_REQUEST_: Print the data without any change, starting at the line that contains "What is the spatial" and continuing through the final line of the data, including both of those lines.

** start **

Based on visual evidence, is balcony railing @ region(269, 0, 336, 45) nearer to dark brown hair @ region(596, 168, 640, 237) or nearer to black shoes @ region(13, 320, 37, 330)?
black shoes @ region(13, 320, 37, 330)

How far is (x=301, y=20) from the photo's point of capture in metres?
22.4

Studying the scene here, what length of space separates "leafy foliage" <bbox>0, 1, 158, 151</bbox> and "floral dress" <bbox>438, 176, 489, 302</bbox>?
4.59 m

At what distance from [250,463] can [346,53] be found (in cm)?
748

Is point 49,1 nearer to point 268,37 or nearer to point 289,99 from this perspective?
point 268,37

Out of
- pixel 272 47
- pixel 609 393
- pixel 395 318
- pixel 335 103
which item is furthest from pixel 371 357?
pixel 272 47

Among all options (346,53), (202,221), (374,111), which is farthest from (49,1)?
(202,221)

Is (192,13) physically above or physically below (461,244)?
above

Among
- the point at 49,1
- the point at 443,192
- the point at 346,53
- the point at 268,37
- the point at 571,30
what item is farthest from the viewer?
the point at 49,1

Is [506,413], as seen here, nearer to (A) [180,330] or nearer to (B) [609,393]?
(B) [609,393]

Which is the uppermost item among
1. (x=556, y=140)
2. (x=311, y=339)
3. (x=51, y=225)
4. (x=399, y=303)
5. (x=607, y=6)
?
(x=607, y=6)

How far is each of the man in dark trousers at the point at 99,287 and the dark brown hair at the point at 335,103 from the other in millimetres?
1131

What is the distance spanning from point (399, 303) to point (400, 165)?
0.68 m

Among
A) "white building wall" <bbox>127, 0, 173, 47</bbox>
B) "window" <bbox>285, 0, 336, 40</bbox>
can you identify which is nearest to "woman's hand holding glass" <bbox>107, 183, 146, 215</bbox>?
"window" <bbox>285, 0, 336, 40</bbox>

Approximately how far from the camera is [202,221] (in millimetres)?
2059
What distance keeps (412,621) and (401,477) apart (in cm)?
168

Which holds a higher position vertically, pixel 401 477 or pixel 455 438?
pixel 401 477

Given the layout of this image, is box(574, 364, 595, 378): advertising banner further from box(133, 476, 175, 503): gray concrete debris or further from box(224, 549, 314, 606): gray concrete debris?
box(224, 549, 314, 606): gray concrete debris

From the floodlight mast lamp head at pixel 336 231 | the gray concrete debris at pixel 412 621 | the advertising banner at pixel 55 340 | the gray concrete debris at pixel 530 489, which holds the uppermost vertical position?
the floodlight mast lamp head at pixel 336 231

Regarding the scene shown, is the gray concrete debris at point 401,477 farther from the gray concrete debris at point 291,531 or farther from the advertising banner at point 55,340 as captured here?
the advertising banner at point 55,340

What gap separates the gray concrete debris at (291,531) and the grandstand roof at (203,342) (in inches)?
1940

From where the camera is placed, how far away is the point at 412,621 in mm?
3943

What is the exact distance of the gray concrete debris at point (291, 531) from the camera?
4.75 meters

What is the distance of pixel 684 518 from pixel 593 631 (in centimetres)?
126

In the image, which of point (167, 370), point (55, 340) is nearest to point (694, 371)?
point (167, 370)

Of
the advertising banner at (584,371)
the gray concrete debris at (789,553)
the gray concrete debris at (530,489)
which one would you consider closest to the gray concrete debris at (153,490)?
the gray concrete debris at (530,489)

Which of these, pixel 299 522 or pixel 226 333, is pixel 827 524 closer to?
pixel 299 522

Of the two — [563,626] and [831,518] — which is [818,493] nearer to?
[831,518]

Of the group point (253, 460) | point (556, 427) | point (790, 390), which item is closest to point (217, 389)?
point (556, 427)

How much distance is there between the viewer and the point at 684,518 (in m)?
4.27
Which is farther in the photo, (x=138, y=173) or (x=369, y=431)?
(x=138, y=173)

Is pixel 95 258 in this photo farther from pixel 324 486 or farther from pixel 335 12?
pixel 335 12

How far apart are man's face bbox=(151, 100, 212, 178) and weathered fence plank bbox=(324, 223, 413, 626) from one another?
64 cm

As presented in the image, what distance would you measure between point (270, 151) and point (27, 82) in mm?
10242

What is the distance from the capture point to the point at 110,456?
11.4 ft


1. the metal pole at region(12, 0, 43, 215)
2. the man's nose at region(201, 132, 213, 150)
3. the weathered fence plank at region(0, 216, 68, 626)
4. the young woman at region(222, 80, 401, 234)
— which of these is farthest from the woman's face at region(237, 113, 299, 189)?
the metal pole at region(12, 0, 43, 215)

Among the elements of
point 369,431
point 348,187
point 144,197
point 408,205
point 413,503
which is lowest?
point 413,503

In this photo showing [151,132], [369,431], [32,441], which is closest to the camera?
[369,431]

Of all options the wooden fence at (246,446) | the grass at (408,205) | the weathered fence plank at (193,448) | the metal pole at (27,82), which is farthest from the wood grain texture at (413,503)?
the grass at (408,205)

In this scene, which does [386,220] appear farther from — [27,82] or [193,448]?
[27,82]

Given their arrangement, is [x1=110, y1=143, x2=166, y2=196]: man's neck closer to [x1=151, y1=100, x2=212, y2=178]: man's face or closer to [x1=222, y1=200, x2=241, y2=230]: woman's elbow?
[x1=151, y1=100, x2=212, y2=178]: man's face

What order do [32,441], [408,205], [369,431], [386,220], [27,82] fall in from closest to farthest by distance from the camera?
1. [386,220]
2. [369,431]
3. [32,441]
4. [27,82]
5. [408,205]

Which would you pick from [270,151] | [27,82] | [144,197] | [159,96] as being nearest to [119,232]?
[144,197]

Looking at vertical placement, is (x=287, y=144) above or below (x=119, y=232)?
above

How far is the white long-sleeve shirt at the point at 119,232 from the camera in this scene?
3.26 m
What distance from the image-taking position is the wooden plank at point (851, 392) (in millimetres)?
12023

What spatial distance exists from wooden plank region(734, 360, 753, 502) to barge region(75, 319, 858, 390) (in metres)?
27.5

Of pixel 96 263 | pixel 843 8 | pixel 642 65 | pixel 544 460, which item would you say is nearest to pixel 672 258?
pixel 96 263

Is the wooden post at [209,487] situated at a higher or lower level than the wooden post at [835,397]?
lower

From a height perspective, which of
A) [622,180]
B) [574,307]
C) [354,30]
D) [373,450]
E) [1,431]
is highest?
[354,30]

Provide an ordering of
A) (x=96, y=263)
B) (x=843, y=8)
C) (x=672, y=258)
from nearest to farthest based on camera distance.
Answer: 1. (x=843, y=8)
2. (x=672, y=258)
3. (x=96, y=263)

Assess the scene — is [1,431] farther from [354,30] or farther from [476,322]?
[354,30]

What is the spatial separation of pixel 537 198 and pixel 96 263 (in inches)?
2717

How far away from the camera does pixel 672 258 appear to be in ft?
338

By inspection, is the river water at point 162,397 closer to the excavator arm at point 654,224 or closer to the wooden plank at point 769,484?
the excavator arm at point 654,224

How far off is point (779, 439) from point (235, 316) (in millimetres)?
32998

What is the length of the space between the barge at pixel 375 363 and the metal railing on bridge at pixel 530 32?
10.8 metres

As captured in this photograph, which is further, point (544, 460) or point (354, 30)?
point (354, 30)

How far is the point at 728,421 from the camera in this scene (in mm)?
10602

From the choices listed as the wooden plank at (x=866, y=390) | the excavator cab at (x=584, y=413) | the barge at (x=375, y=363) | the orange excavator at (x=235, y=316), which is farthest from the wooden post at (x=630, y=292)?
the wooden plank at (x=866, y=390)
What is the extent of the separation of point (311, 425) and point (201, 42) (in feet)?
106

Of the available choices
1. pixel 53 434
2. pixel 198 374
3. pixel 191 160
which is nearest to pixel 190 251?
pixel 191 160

** end **

_SOLUTION TO THIS EXERCISE_:
What is the spatial separation of pixel 537 198 and pixel 96 263 (in inches)?
2717

How far away from the camera does pixel 672 258 appear to be in ft?
338

By inspection, is the river water at point 162,397 closer to the excavator arm at point 654,224 or closer to the wooden plank at point 769,484?
the excavator arm at point 654,224

How far off is point (779, 439) from point (235, 316) (in millimetres)?
32998

What is the length of the space between the barge at pixel 375 363 and the metal railing on bridge at pixel 530 32?
10.8 metres

As captured in this photograph, which is further, point (544, 460) or point (354, 30)?
point (354, 30)

How far is the point at 728,421 from the camera in this scene (in mm)?
10602

From the choices listed as the wooden plank at (x=866, y=390) | the excavator cab at (x=584, y=413) | the barge at (x=375, y=363) | the orange excavator at (x=235, y=316), which is farthest from the wooden post at (x=630, y=292)?
the wooden plank at (x=866, y=390)
What is the extent of the separation of point (311, 425) and point (201, 42) (in feet)?
106

Of the available choices
1. pixel 53 434
2. pixel 198 374
3. pixel 191 160
which is nearest to pixel 190 251?
pixel 191 160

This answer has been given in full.